Is there a reliable method for finding irreducible subrepresentations in $GL(n,\mathbb R)$?

Question

Specifically, this question is related to this question which I asked last night. So I will draw my examples from the Cyclic Group, $\mathbb Z_n$.

Given a group representation in the real-valued General Linear Group, $GL(n,\mathbb R)$, is there a systematic method for block-diagonalizing it into a direct sum of irreducible subrepresentations?

From the question I asked last night, I got a sense for how to do this for $n\times n$ representations of $\mathbb Z_n$ when $n=2, 3, 4, \text{ and } 6$, but I'm completely at a loss for how to reduce such a representation when $n$ is any larger (like 7, 8, or 9) or odd (especially 5).

Specifically, I've been working on reducing the representation of $\mathbb Z_5$ given by the cyclic column permutations of the $5\times 5$ identity matrix. Attempting to reduce it into 1 subrepresentation of dimension 1 and 2 subrepresentations of dimension 2 has not gotten me anywhere. Because the order is odd, it seems impossible to impose cyclic conditions on the components of the basis vectors - meaning that no matter how I choose the first 4 vectors, there is no fifth vector that works.

If it makes answering the question any easier, feel free to restrict discussions to representations consisting entirely of orthogonal matrices since the representations must obviously be unitary and real.

Answer 1

I've done quite a bit of research since asking this question. Here is what I've found.

1) This question is quite broad, but from Cayley's Theorem, it is enough to just answer this question as it applies to the Permutation Group (or Symmetric Group), $S_n$.

2) Answering this question conclusively for $S_n$ is quite challenging, so it may be worth-while seeing how it goes with subgroups - such as the Cyclic Group, $C_n$, and the Dihedral Group, $D_n$. Since $D_n$ can always be constructed from $C_n$ by tensoring it with the alternating representation (or sign representation - $(1,-1,1,-1,1,...)$) of $S_n$, I'll stick exclusively to $C_n$.

3) Obviously, since we're discussing representations over $\mathbb R$, a lot of important theorems don't apply. I have a few conclusions that I suspect are correct but can't prove. I'll point them out when they happen.

4) I've found a paper that I think answers this question, but honestly, it's a bit over my head. A user-friendly summary of what they're talking about would be greatly appreciated.
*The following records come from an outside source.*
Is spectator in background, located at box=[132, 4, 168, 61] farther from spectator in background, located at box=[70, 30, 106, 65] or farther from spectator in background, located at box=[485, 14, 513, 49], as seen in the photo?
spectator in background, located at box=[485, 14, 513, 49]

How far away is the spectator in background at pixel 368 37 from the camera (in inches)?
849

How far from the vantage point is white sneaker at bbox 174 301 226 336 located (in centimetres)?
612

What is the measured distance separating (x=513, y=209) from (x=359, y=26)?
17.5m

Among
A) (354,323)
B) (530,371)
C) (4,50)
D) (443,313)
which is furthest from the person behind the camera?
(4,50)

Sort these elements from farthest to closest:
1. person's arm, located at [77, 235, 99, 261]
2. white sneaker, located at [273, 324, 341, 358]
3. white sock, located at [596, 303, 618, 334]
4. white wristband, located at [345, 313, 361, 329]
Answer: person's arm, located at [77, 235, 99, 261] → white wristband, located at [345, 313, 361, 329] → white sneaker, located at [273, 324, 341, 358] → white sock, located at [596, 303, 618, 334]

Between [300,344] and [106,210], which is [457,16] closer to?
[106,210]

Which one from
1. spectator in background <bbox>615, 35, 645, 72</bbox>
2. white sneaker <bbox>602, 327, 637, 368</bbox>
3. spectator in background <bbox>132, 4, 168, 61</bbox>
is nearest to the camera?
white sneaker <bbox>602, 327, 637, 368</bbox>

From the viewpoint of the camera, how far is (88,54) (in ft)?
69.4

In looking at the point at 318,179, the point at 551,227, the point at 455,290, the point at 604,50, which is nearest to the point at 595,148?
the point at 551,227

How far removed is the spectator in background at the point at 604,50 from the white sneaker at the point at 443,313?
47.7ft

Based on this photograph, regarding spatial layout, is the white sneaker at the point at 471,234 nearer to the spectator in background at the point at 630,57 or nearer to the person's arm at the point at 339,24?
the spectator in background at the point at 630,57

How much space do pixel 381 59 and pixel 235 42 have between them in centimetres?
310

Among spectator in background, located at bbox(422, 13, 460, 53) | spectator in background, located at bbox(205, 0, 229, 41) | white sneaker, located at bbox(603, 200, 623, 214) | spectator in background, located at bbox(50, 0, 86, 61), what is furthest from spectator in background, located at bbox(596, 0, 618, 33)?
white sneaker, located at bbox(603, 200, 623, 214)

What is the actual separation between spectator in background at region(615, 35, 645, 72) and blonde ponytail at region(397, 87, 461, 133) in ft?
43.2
First of all, I want to plug "The orthogonal and the natural representation for symmetric groups" one more time. I read through the article, and it seems to be saying that finding real-valued representations of a generic permutation is incredibly challenging. It provides an explanation of a process for finding such representations "efficiently," but I'm having a lot of trouble following the explanation and it appears to be addressing individual permutations rather than the entire group.

Next, the "natural representation" of $S_n$ is real-valued and (in some bases) so is the "standard representation." On top of that, both representations can live in the Orthogonal Group, $O(n)$, which gives us some hope since that is a pretty well-behaved subgroup of $GL(n,\mathbb R)$.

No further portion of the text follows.